►

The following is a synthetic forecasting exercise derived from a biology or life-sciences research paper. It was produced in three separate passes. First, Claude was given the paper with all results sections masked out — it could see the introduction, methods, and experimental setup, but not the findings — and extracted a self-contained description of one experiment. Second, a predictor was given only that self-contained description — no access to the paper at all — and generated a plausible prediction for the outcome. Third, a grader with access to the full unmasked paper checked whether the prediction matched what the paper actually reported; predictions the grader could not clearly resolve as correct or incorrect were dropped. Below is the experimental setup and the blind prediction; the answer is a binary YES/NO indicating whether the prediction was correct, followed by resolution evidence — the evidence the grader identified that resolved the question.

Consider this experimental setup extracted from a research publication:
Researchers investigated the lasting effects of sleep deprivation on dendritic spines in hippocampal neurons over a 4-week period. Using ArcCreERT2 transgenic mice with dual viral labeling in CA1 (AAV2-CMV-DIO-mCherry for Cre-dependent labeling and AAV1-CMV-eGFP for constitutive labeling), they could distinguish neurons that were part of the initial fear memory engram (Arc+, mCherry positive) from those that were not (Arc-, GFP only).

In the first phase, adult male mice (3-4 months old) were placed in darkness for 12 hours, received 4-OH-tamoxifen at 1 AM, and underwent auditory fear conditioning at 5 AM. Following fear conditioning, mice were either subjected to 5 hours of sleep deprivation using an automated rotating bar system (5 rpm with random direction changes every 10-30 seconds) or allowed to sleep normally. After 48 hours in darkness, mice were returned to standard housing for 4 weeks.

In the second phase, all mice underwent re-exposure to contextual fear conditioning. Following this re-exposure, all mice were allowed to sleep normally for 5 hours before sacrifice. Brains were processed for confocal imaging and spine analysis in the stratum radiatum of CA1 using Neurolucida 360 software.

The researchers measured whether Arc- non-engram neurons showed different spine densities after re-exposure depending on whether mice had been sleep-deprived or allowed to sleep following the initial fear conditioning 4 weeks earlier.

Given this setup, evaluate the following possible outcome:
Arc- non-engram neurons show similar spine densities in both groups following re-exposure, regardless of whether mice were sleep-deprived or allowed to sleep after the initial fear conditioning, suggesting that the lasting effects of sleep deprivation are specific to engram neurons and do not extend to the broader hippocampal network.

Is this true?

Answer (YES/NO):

◄

→ **Your assignment**
For each entry above, write out an exact copy.

→ **Your solution**
The following is a synthetic forecasting exercise derived from a biology or life-sciences research paper. It was produced in three separate passes. First, Claude was given the paper with all results sections masked out — it could see the introduction, methods, and experimental setup, but not the findings — and extracted a self-contained description of one experiment. Second, a predictor was given only that self-contained description — no access to the paper at all — and generated a plausible prediction for the outcome. Third, a grader with access to the full unmasked paper checked whether the prediction matched what the paper actually reported; predictions the grader could not clearly resolve as correct or incorrect were dropped. Below is the experimental setup and the blind prediction; the answer is a binary YES/NO indicating whether the prediction was correct, followed by resolution evidence — the evidence the grader identified that resolved the question.

Consider this experimental setup extracted from a research publication:
Researchers investigated the lasting effects of sleep deprivation on dendritic spines in hippocampal neurons over a 4-week period. Using ArcCreERT2 transgenic mice with dual viral labeling in CA1 (AAV2-CMV-DIO-mCherry for Cre-dependent labeling and AAV1-CMV-eGFP for constitutive labeling), they could distinguish neurons that were part of the initial fear memory engram (Arc+, mCherry positive) from those that were not (Arc-, GFP only).

In the first phase, adult male mice (3-4 months old) were placed in darkness for 12 hours, received 4-OH-tamoxifen at 1 AM, and underwent auditory fear conditioning at 5 AM. Following fear conditioning, mice were either subjected to 5 hours of sleep deprivation using an automated rotating bar system (5 rpm with random direction changes every 10-30 seconds) or allowed to sleep normally. After 48 hours in darkness, mice were returned to standard housing for 4 weeks.

In the second phase, all mice underwent re-exposure to contextual fear conditioning. Following this re-exposure, all mice were allowed to sleep normally for 5 hours before sacrifice. Brains were processed for confocal imaging and spine analysis in the stratum radiatum of CA1 using Neurolucida 360 software.

The researchers measured whether Arc- non-engram neurons showed different spine densities after re-exposure depending on whether mice had been sleep-deprived or allowed to sleep following the initial fear conditioning 4 weeks earlier.

Given this setup, evaluate the following possible outcome:
Arc- non-engram neurons show similar spine densities in both groups following re-exposure, regardless of whether mice were sleep-deprived or allowed to sleep after the initial fear conditioning, suggesting that the lasting effects of sleep deprivation are specific to engram neurons and do not extend to the broader hippocampal network.

Is this true?

Answer (YES/NO):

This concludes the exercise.